◆ Assignment: Verbatim reproduction of the entries is required; images must be omitted.
*** Opening of Study material ***
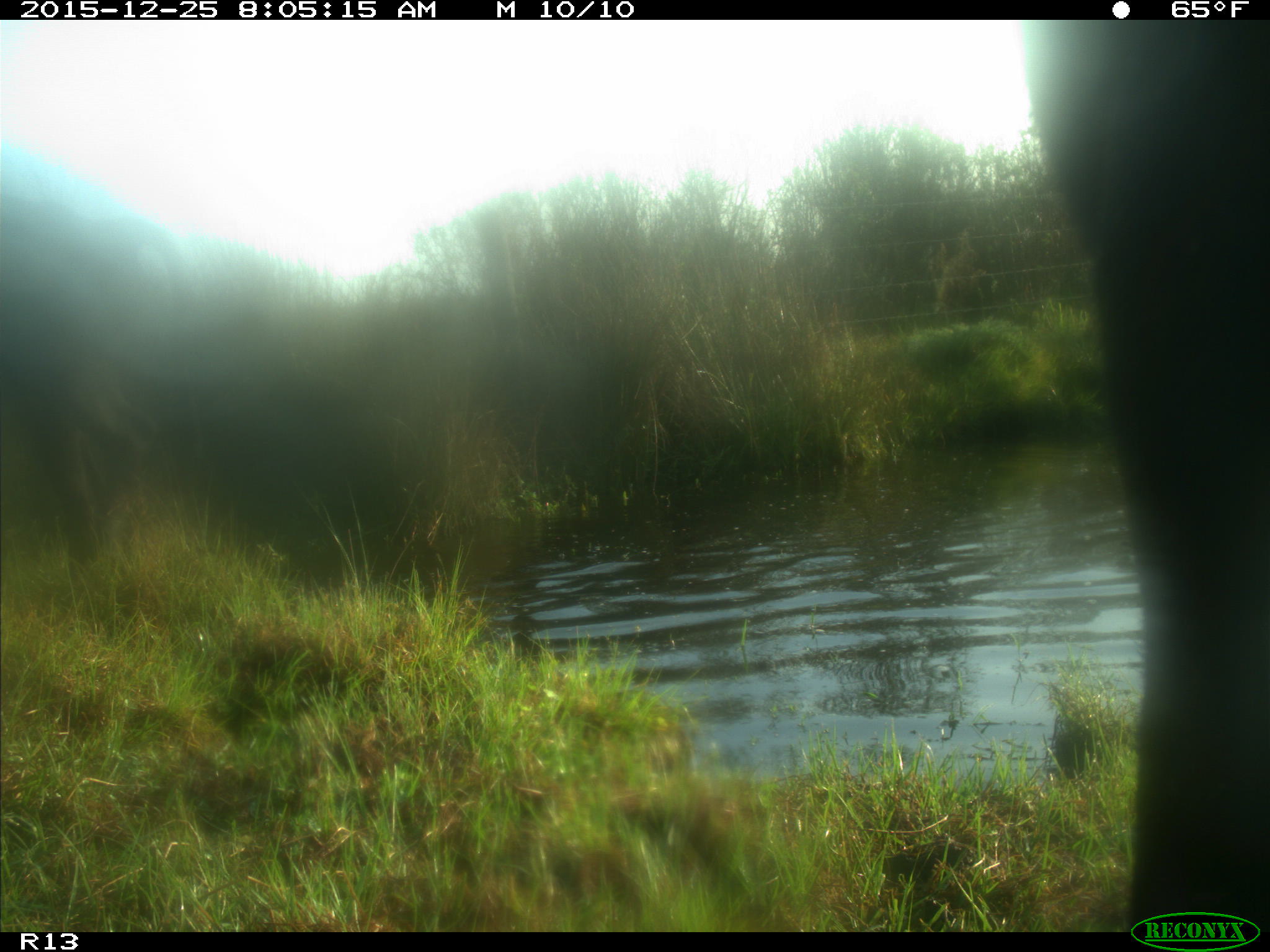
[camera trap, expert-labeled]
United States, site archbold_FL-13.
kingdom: Animalia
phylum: Chordata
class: Mammalia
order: Artiodactyla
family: Bovidae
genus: Bos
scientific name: Bos taurus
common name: domestic cow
*** Close of Study material ***
◆ Written answer:
[camera trap, expert-labeled]
United States, site archbold_FL-13.
kingdom: Animalia
phylum: Chordata
class: Mammalia
order: Artiodactyla
family: Bovidae
genus: Bos
scientific name: Bos taurus
common name: domestic cow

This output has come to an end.